Contaba con 75 años de edad y, aunque las cuentas y el negocio eran llevados por su hijo pequeño —algo alocado, pero respetuoso de ese sueño que, a su abuelo primero y a su padre después, les había costado tanto tiempo erigir—, todavía pasaba los días en la trastienda, procurando mantenerse ajeno al público, salvo a aquellos clientes de toda la vida que se acercaban al establecimiento, más en busca de buena compañía y conversación que de la última novedad editorial.

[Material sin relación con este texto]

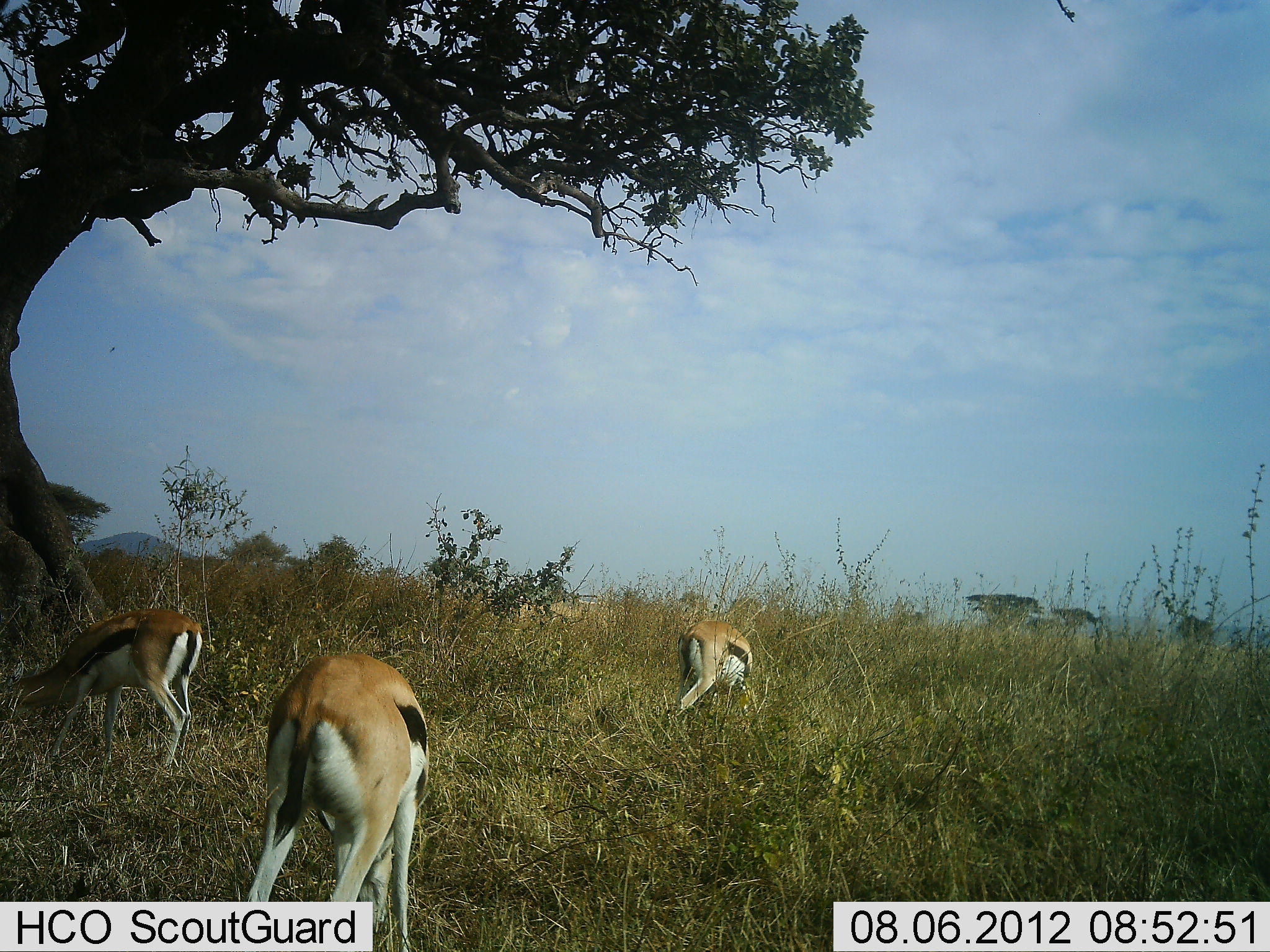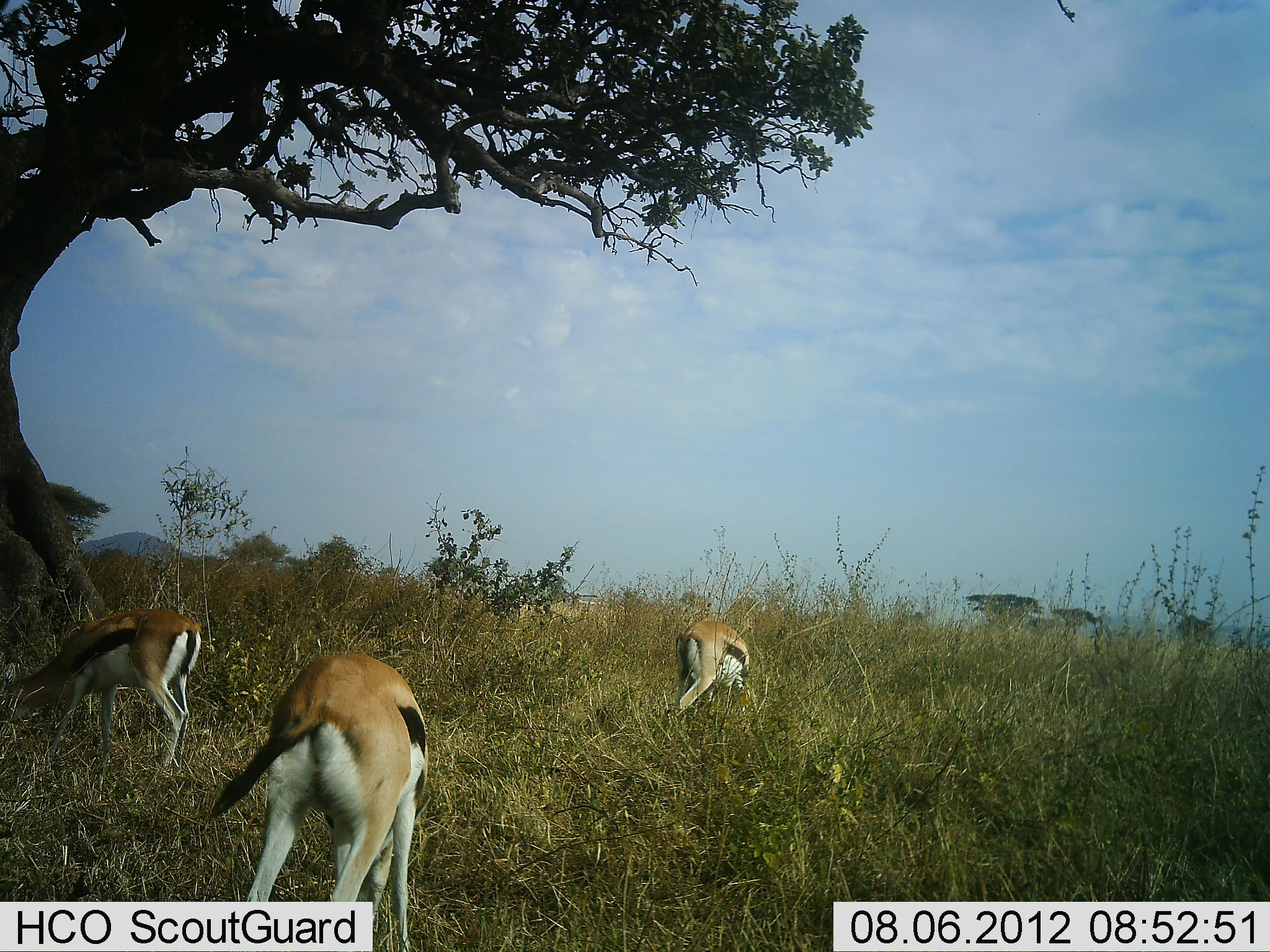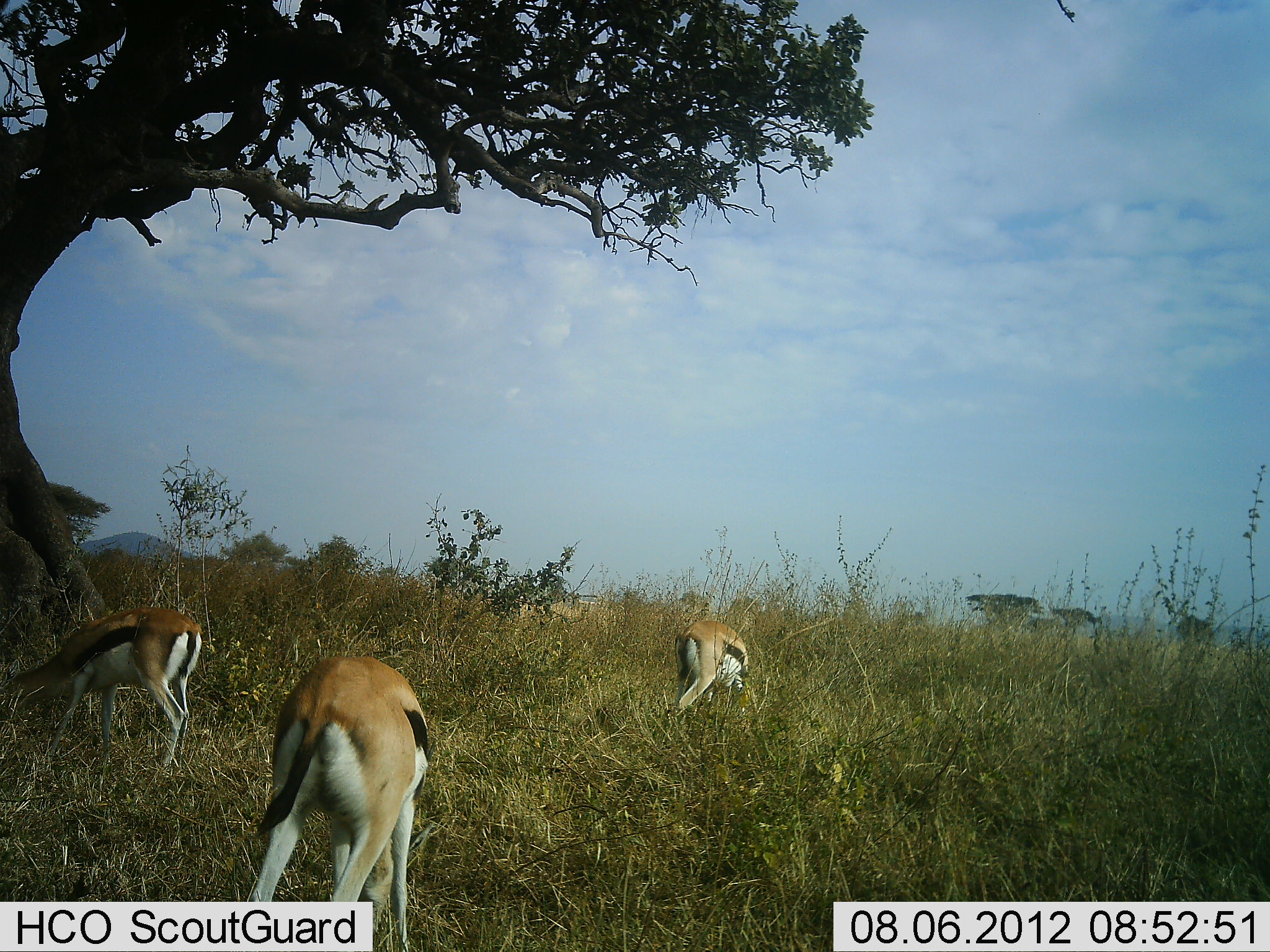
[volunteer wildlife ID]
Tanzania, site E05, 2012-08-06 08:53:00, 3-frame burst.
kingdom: Animalia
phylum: Chordata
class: Mammalia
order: Artiodactyla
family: Bovidae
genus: Eudorcas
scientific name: Eudorcas thomsonii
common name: thomson's gazelle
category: gazellethomsons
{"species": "gazellethomsons (thomson's gazelle) (Eudorcas thomsonii)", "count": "3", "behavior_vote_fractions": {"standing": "10%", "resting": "0%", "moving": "0%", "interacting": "0%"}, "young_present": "0%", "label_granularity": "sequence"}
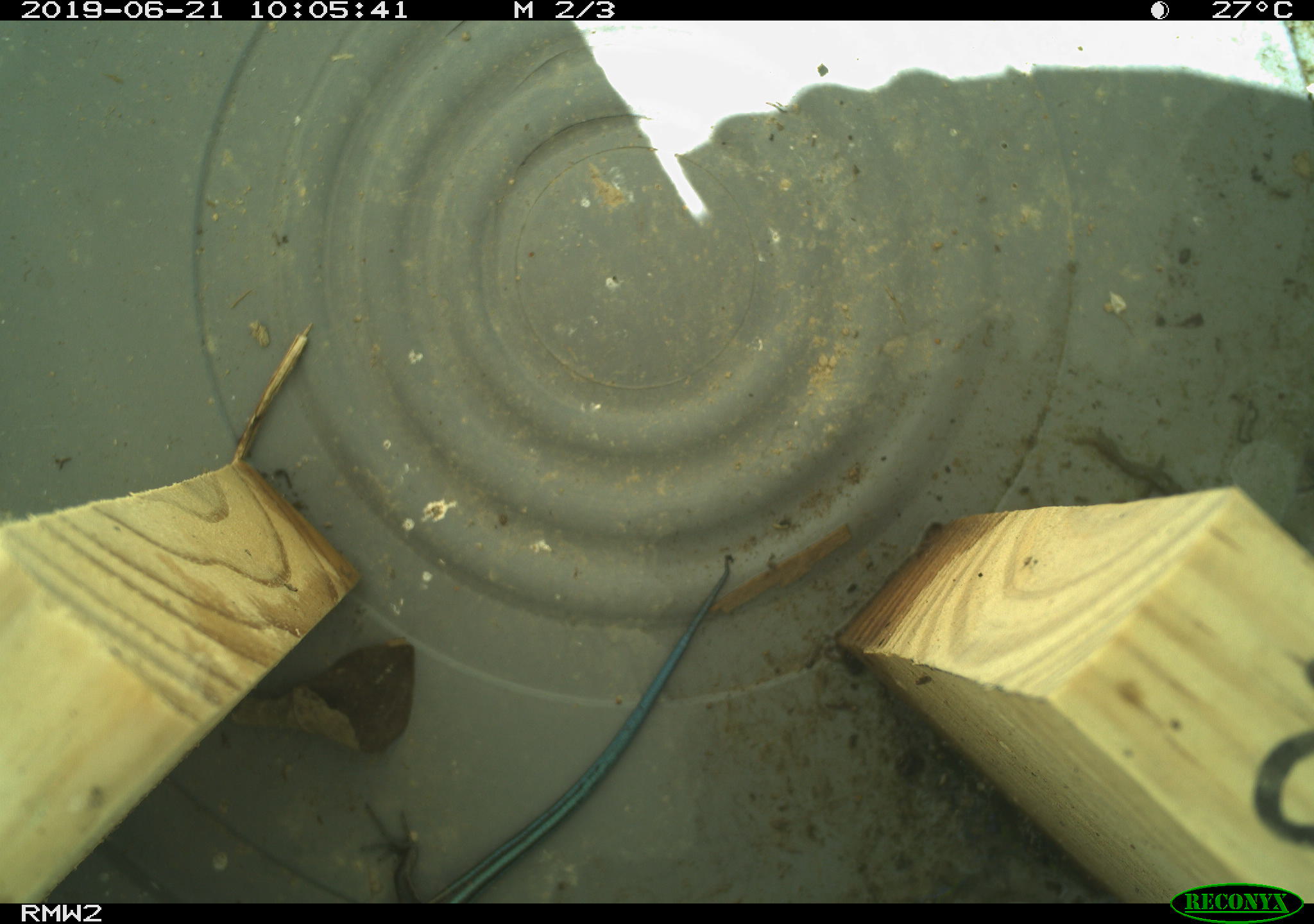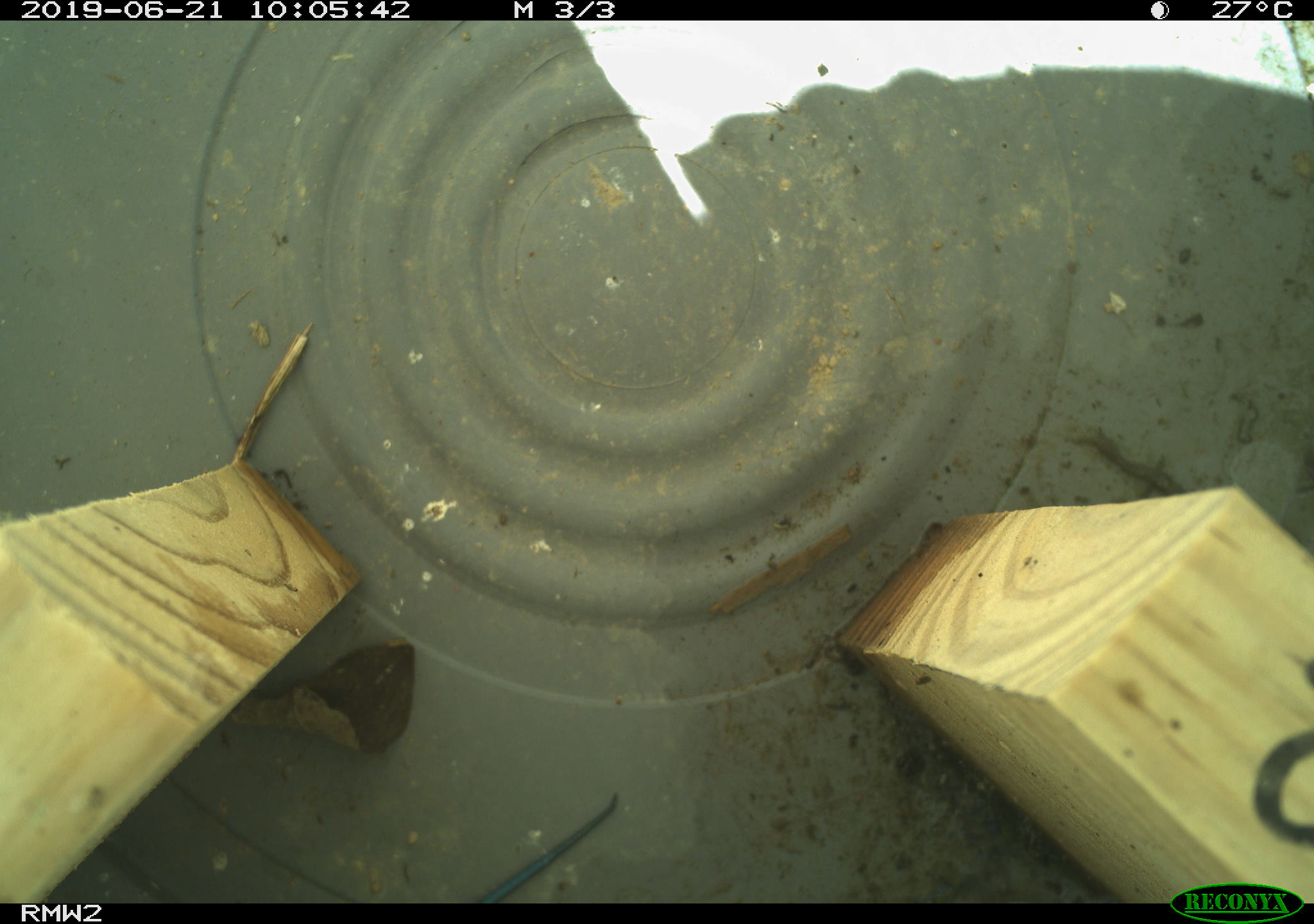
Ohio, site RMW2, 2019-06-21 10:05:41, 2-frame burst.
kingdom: Animalia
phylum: Chordata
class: Reptilia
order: Squamata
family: Scincidae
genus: Plestiodon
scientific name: Plestiodon fasciatus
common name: common five-lined skink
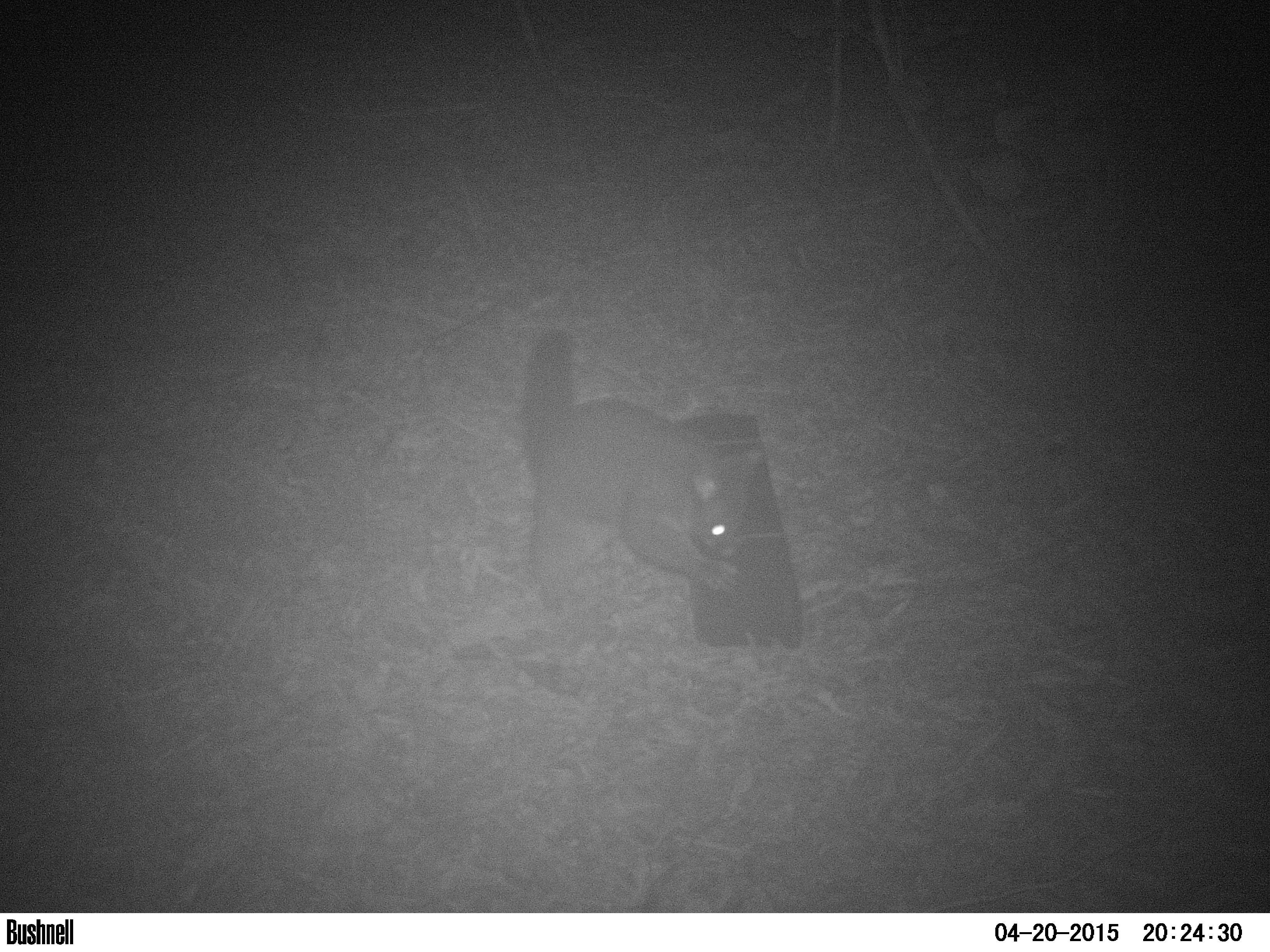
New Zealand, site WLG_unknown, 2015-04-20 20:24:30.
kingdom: Animalia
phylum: Chordata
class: Mammalia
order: Diprotodontia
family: Phalangeridae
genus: Trichosurus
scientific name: Trichosurus vulpecula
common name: common brushtail possum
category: possum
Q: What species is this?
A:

Había escuchado en el parte, o en el telediario, como lo llamaban los jóvenes de hoy en día, que él era grupo de riesgo y que el confinamiento iba a ser total. Debía cerrar su pequeña tienda hasta nueva orden, que nadie sabía a ciencia cierta cuándo se produciría. En sus más de sesenta años entre aquellas paredes había tenido que luchar contra muchos enemigos de la cultura: una dictadura y un incierto paso a la democracia, diversas crisis económicas, el cambio de costumbres de la sociedad o el tremendo impacto de internet, los ordenadores y los inventos modernos para leer libros digitales, que tanto daño le habían hecho. Todo ello sin contar la página esa donde alguien podía comprar cosas, también libros, sin salir de casa. Algo del Amazonas, o cosa así. Y ahora, esto…
Cabizbajo, rebuscó su álbum de fotografías, guardado en el segundo cajón de la vieja mesa. Se detuvo en una de las imágenes que mejores recuerdos le traía. En ella, aparecía sonriente, junto a Camilo José Cela y Paco Umbral, en uno de los muchos encuentros que había auspiciado en aquella librería. Lo cerró y lo dejó en su lugar, con mimo.
Su hijo había insinuado que esta situación iba a ser fatal y que, tal vez, había llegado el momento de rendirse. Pero él confiaba. Este no podía ser el final.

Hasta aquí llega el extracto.